YEREVAN (A.W.)–Ruben Hayrapetyan resigned from Parliament on July 3, following a meeting with President Serge Sarkisian. Hayrapetyan is the owner of Harsnakar restaurant in Avan, Armenia, where three military doctors were beaten on June 17. One of the doctors, Major Vahe Avetyan, died on June 29 from severe head trauma. A public outcry, and petitions demanding his resignation, ensued soon after.
“I can’t forgive myself and I don’t know how to ask for forgiveness,” Hayrapetyan said in his resignation letter. “I would have given anything to be there on that ominous night, to grab the fists that hit those young men, and to stop this tragedy that stole a life, destroyed families, and left children orphaned. But I cannot. Vahe is no longer with us; and I have to live with that; and I have to look in the eyes of his family members. I don’t know how,” he added.
Hayrapetyan noted that although those responsible would be held accountable by law, the issue is more complicated. “Now a lot of people are blaming me, even for things that I’m not responsible for or that are made up. They are probably right. But I’m first to blame myself. I hereby announce that I feel morally obliged to relinquish my parliamentary mandate. I ask for forgiveness from my voters, because I will not be able to realize their expectations, but I am certain that I am obliged to take this step,” said Hayrapetyan. “I hope one day Vahe’s family will forgive me. I will do everything to that end regardless.”
Harsnakar is a grand-scale restaurant and function hall owned by Hayrapetyan, also known as “Nemets Rubo,” a known oligarch. It is where the wealthy hold extravagant wedding parties. Hayrapetyan owns numerous business ventures, among them the Bjni mineral water company (which bottles Bjni and Noy), a hotel called Harsnakar on Lake Sevan, and a bank. He is also the president of Armenia’s Football Federation.
Although Hayrapedyan maintains he had no connection with the beating, his personal bodyguard, Garik Markaryan, allegedly inflicted the fatal injuries on Avetyan.
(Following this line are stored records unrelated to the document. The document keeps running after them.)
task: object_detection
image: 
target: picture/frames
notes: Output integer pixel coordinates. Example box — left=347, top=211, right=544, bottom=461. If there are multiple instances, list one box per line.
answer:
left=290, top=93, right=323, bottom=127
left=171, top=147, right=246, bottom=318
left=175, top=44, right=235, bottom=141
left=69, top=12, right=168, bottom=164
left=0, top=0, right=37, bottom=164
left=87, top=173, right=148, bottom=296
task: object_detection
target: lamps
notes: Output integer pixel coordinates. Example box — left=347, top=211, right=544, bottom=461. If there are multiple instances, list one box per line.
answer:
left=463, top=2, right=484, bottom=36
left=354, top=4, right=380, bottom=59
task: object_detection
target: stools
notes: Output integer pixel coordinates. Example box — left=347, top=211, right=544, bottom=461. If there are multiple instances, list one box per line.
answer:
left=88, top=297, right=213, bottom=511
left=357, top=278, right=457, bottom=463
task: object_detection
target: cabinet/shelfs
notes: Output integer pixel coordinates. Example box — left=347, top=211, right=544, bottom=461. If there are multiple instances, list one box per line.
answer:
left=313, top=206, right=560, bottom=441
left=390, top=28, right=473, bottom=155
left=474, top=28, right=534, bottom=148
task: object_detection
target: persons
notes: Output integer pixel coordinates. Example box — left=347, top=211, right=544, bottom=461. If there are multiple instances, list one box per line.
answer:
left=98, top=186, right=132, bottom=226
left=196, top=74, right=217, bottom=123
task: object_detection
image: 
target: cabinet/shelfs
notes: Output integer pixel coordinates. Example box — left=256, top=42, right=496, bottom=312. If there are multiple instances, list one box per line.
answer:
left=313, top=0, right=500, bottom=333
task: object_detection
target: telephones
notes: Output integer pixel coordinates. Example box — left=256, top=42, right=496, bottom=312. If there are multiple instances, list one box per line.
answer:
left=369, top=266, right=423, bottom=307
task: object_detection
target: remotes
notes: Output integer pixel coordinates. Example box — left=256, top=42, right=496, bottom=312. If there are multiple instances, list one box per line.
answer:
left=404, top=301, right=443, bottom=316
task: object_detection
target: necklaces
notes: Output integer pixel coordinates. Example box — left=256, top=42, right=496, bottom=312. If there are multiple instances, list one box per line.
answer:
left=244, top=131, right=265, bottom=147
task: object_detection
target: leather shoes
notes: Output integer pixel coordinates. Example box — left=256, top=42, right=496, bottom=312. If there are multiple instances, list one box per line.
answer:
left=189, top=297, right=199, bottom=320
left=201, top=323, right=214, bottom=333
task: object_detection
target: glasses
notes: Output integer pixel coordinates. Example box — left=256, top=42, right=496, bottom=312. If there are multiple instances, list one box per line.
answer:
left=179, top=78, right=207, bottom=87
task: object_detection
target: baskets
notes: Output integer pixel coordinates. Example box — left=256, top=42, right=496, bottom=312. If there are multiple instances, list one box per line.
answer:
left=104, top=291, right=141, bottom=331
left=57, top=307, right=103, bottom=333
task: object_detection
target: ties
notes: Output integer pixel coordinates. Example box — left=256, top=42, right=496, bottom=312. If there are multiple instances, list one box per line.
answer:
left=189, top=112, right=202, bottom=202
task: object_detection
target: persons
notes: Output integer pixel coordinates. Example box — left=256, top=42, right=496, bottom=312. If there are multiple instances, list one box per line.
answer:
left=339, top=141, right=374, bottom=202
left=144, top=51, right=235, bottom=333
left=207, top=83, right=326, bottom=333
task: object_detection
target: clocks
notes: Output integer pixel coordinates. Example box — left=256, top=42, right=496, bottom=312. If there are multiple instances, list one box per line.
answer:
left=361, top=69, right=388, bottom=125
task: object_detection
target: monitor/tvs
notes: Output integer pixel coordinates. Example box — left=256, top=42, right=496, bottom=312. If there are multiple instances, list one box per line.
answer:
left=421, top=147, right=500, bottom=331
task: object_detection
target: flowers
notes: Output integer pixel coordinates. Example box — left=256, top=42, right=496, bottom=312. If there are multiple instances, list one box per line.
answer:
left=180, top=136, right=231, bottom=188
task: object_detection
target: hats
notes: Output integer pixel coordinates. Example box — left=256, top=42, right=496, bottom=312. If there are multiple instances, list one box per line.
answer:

Exactly what happened on June 17 between the quarrelers remains unclear. Words were exchanged at two separate times between the servicemen and staff over an apparent dress code violation, the second conflict occurring after Avetyan returned to the premises, having gone home to change out of his athletic clothing. Just why Markaryan felt obligated to severely beat Avetyan has yet to be revealed. Accounts from eyewitnesses have yet to come to light, likely due to fears of retaliation.